A day after the anti-homosexuality act was passed, a tabloid listed me as a ‘homo’. This hatred is new to my country, and driven by US evangelicals
Growing up in Uganda, homosexuality was not something we talked about much. I knew I was gay from a young age, and I came out to those close to me when I was a teenager in the early 90s. Some in my family accepted it, while others refused to acknowledge it. Homosexuality wasn’t always accepted but it was, largely, ignored.
There were characters from my youth whom I remember as openly gay, such as a local barber – everybody in our close-knit neighbourhood knew them for who they were. There were snide comments and rude names – it was far from social equality – but I did not experience hatred. To be gay in Uganda back then was a fairly unremarkable thing.
As a Catholic, I always knew the church and religious leaders were openlyhomophobic. They preached the well-known mantra that homosexuality is a sin, and goes against God’s wishes, but, again, that was where it ended. There was no hate-speak, so I didn’t feel too much like I would be judged when I was honest about my sexuality.
Today’s Uganda is a different story. As the director of Sexual Minorities Uganda, the country’s leading lesbian, gay, bisexual and transgender (LGBT) rights organisation, I have been on an advocacy trip in Europe and the US, encouraging the international community to speak out against the recently passed anti-homosexuality act, which myself and a core group of Ugandans who support human rights are now challenging in the constitutional court. As I prepare to return home, I know a law has been passed that will tyrannise my life and that of many Ugandans I know. The outlook is bleak. As a gay Ugandan, I know I am one of thousands. But as someone who has chosen to be “out” and is still living in Uganda, I am in a minority of fewer than 20 people.

◆ **Data**
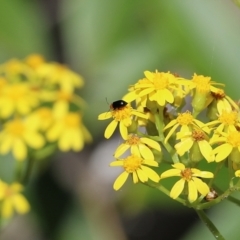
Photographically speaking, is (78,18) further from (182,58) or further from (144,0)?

◆ **Exercise brief**
Rewrite the passage of the essay on Uganda that begins at the words that have "A day after" and stops after "fairly unremarkable thing.", replacing "barber" with "tailor".

◆ **Task solution**
A day after the anti-homosexuality act was passed, a tabloid listed me as a ‘homo’. This hatred is new to my country, and driven by US evangelicals
Growing up in Uganda, homosexuality was not something we talked about much. I knew I was gay from a young age, and I came out to those close to me when I was a teenager in the early 90s. Some in my family accepted it, while others refused to acknowledge it. Homosexuality wasn’t always accepted but it was, largely, ignored.
There were characters from my youth whom I remember as openly gay, such as a local tailor – everybody in our close-knit neighbourhood knew them for who they were. There were snide comments and rude names – it was far from social equality – but I did not experience hatred. To be gay in Uganda back then was a fairly unremarkable thing.